— Ты сыграл в этом какую-то роль, Мпоси?
— Я беспокоился за свою сестру. Арест тяжело сказался на ней, и я почувствовал, что воспитание дочери пойдет на пользу ее душе.
— Душа. Тебя только послушать.
— Душа, дух, состояние ума — какой бы термин вы ни предпочитали. Суть в том, что Гома дала Ндеге еще одну пищу для размышлений. Правительство разрешило ей родить ребенка и воспитывать его, оставаясь в заключении. Я признаю, что это было странное воспитание для Гомы — очень замкнутое. Но это не причинило ей вреда, и Ндеге все еще с нами.
— И теперь эта Гома становится занозой в твоем боку.
— Она не должна была узнать ни о чем таком. Но, на первый взгляд, Гома является лучшим кандидатом — она достаточно молода и сильна, так что нет никаких сомнений в том, что она сможет выдержать полет. Это значит, что я не отправлю Ндеге на почти верную смерть.
— Тогда твоя совесть может быть чиста. Не вижу в этом никакой трудности.
— Безопасность Гомы вряд ли гарантирована. Она могла бы пережить полет, все сто сорок лет, но что потом? Что она найдет в районе Глизе 163? Насколько нам известно, это какая-то ловушка — возможно, смертельная.
— Это звучит как очень многословный способ убить кого-то.
— Я на это надеюсь.
— Тогда ты должен послать Гому. Она соглашается, и она — Экинья. Почему ты спрашиваешь меня?
— Я хочу знать, что поступаю правильно. Независимо от того, поддержу ли я Ндеге или Гому, я все равно разлучу мать с ее дочерью.

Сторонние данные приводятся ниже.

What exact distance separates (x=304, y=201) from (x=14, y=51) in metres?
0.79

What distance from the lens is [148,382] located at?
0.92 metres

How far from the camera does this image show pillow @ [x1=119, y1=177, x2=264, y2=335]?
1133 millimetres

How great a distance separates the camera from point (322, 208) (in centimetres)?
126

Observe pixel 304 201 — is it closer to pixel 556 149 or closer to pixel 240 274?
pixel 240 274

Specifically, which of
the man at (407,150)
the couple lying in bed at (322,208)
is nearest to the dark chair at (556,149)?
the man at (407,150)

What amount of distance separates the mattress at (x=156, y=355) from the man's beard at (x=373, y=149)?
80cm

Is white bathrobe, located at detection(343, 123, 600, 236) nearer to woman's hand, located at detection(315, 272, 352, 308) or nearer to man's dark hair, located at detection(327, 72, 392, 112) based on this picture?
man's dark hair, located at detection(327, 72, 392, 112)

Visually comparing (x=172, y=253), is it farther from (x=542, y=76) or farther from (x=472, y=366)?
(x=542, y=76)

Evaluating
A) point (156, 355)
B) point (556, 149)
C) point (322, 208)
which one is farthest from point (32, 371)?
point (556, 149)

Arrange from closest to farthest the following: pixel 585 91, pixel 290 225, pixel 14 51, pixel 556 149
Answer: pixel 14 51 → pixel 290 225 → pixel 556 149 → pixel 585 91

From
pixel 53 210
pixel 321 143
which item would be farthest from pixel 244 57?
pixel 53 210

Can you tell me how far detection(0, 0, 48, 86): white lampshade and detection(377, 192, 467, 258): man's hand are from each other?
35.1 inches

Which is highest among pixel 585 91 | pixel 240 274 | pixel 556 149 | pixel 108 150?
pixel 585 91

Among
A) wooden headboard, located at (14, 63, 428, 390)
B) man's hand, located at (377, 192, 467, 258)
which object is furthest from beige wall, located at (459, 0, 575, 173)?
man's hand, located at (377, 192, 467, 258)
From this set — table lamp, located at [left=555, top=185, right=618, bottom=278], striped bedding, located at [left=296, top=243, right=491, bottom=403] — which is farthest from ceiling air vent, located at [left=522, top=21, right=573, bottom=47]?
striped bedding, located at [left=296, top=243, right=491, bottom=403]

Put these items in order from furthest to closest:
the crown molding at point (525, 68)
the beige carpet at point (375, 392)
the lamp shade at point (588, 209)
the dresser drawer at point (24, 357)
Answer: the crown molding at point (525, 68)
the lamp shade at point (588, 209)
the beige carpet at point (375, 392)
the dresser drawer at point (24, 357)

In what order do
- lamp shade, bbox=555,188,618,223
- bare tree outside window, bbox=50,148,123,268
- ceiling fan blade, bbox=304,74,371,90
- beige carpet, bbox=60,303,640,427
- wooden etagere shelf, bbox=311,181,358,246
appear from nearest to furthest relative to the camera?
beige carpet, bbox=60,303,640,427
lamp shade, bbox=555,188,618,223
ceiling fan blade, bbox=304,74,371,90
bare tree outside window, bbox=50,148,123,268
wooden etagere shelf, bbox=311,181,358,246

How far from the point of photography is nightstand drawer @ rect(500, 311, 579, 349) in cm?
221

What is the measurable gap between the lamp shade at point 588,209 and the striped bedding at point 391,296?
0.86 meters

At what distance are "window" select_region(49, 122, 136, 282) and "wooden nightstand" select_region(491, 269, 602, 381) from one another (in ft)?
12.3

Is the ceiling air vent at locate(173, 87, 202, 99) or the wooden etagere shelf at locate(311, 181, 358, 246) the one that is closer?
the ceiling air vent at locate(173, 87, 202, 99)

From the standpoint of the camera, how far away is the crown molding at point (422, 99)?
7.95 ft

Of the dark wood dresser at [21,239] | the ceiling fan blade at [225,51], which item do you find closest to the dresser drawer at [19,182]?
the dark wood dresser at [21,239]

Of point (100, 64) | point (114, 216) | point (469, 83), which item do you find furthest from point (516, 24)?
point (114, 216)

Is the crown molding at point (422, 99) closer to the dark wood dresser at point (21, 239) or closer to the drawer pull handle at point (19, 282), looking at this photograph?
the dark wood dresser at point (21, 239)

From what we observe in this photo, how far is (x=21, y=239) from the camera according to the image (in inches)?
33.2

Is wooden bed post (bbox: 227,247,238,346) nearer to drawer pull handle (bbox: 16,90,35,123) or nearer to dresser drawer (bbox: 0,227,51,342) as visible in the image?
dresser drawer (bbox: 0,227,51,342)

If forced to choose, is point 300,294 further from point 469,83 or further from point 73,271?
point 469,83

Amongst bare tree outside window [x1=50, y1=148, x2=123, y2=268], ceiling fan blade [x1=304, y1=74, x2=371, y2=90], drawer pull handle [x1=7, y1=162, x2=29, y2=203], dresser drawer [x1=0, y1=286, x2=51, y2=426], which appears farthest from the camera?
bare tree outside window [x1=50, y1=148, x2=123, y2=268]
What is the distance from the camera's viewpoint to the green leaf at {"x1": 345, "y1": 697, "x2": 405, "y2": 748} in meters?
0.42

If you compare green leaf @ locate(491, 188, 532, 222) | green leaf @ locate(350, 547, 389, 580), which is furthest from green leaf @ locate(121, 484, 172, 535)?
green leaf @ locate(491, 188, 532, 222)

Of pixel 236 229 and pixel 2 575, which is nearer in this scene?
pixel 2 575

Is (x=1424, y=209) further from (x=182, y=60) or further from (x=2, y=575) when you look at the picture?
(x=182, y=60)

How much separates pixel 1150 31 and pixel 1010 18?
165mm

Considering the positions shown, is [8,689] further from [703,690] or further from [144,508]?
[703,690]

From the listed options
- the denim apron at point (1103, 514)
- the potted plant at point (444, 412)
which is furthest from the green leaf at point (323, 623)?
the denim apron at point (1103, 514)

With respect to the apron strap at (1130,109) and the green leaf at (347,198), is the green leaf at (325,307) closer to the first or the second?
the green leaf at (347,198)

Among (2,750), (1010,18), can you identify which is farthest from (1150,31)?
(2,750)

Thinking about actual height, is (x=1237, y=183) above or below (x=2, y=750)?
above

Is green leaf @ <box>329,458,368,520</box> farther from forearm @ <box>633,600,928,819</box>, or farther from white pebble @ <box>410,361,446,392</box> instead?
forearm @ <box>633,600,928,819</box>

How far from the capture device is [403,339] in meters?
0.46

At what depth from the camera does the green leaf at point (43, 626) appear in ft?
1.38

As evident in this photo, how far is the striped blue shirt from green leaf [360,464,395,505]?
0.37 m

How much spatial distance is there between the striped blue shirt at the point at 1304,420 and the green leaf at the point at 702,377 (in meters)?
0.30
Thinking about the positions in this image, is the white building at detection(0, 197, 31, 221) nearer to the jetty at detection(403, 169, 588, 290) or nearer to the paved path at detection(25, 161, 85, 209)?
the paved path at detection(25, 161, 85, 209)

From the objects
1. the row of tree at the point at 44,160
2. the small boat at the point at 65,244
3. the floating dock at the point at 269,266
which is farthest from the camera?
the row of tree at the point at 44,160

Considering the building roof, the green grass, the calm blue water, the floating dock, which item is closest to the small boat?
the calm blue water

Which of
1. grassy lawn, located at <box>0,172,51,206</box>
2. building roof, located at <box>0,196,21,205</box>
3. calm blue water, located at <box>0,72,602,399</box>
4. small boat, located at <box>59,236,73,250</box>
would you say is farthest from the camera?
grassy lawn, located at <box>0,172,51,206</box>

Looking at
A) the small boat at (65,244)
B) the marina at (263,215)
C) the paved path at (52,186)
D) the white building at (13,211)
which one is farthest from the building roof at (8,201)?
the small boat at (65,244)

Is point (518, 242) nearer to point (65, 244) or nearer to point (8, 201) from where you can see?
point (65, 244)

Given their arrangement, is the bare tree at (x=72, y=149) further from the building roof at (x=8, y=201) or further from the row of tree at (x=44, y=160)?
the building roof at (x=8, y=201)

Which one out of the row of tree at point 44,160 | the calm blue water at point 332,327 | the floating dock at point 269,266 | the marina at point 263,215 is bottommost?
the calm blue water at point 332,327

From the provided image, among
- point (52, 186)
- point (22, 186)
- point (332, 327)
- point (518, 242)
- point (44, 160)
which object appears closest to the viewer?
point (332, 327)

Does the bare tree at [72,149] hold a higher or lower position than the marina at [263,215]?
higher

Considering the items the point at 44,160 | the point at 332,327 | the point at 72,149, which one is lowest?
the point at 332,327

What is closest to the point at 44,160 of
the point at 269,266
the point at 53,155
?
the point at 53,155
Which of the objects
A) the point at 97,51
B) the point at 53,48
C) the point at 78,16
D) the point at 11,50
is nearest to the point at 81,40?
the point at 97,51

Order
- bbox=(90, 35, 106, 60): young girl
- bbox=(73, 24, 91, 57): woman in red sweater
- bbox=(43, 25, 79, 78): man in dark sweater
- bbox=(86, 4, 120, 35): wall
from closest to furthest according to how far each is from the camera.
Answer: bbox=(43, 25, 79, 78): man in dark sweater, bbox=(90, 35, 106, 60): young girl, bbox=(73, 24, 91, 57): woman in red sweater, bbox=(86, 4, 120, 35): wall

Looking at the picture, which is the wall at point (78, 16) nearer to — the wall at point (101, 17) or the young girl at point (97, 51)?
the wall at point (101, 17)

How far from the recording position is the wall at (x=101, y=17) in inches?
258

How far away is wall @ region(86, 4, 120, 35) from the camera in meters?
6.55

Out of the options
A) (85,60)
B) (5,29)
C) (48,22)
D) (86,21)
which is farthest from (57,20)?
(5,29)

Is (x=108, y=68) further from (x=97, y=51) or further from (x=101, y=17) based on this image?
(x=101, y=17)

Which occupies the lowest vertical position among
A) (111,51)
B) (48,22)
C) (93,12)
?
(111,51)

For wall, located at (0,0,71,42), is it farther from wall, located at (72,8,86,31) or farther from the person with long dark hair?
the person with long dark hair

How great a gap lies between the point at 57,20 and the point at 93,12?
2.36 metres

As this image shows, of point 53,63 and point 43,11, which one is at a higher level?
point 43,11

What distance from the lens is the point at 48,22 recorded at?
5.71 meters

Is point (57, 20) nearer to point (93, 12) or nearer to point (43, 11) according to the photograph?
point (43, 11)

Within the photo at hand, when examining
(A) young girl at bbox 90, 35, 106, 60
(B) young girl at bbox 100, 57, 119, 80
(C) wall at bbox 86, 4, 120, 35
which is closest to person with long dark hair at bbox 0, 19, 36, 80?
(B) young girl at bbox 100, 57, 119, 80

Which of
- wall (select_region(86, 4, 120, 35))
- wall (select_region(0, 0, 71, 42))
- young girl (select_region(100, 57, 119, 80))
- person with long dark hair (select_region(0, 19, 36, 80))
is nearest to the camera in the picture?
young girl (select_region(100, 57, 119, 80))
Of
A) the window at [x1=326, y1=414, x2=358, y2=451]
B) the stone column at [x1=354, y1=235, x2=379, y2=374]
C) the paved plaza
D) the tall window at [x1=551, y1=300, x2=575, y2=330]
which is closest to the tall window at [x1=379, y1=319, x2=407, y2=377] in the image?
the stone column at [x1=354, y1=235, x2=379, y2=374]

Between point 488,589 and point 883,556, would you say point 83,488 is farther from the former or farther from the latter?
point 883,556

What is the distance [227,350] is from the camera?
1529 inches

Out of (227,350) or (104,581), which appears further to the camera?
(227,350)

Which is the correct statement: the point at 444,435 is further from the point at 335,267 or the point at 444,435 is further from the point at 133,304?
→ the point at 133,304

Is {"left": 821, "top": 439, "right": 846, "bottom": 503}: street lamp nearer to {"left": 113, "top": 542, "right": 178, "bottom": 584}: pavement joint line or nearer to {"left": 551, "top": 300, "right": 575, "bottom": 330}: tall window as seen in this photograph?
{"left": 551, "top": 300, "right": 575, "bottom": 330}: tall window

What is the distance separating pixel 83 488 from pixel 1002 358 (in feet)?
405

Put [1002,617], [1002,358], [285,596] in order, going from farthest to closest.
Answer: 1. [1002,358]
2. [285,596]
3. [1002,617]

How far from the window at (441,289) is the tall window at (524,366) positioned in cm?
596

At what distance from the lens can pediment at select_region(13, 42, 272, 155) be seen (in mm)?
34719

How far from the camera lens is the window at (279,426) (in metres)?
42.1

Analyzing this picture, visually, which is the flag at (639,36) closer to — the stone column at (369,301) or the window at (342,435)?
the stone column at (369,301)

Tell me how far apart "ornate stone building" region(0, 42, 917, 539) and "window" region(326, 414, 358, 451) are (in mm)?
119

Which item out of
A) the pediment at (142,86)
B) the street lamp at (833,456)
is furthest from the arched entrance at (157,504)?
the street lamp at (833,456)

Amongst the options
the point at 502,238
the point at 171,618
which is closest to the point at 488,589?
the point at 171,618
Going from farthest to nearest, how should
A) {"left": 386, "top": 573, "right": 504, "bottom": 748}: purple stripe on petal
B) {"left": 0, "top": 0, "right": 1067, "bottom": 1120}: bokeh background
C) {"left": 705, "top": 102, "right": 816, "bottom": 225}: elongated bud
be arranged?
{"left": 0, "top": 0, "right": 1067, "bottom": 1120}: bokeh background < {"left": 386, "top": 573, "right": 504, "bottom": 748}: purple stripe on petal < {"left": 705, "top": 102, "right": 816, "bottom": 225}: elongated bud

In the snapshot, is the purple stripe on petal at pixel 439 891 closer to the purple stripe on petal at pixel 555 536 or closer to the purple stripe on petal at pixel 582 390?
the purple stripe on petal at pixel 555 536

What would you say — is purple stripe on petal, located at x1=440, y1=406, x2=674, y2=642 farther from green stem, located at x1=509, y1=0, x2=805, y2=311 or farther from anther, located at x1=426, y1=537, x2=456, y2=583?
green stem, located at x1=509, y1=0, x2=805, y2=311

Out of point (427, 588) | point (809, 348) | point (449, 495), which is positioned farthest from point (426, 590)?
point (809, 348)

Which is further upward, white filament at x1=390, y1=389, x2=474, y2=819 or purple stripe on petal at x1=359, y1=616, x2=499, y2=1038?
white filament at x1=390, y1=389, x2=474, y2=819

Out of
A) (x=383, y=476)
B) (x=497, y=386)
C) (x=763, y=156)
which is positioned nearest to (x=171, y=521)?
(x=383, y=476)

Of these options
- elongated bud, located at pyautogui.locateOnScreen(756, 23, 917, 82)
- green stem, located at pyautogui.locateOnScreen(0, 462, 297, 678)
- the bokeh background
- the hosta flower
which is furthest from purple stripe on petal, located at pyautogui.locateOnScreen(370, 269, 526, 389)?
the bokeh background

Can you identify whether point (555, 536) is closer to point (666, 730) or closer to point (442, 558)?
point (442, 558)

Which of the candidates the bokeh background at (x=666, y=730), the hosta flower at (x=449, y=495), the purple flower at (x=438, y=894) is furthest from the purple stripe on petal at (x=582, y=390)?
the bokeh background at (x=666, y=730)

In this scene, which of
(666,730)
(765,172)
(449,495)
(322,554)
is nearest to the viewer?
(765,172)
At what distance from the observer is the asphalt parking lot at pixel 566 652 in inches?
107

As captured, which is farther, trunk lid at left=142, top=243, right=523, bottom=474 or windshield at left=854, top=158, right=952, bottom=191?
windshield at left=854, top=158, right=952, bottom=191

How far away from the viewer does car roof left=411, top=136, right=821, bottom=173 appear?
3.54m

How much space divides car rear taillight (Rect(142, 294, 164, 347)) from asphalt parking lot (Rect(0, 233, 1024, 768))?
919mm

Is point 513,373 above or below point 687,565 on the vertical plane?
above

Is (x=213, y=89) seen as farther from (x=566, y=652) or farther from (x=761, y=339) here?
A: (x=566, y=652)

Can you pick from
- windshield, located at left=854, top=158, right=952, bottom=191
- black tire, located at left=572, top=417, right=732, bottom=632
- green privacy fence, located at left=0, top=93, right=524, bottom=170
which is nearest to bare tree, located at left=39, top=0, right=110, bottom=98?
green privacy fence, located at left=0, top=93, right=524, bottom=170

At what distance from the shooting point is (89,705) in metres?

— Ты заядлый зануда, Мпоси. Всегда так было, всегда так и будет. Вы, Экинья, никогда не сможете достаточно долго побыть одни, никто из вас. Вы вмешивались в Окулар, вы вмешивались в технологическое развитие человечества, вы вмешивались в судьбы слонов, вы вмешивались в первый контакт, вы вмешивались в Мандалу. Неужели счастье твоей сестры действительно тебя касается? Ты не был причиной ее тюремного заключения — это сделала она, проявив опрометчивость. И все же ты заставил ее произвести на свет дочь, потому что думал, что это то, что ей нужно. А теперь ты снова вмешиваешься — мать, дочь, кого ты пошлешь? Чью жизнь ты пустишь по ветру?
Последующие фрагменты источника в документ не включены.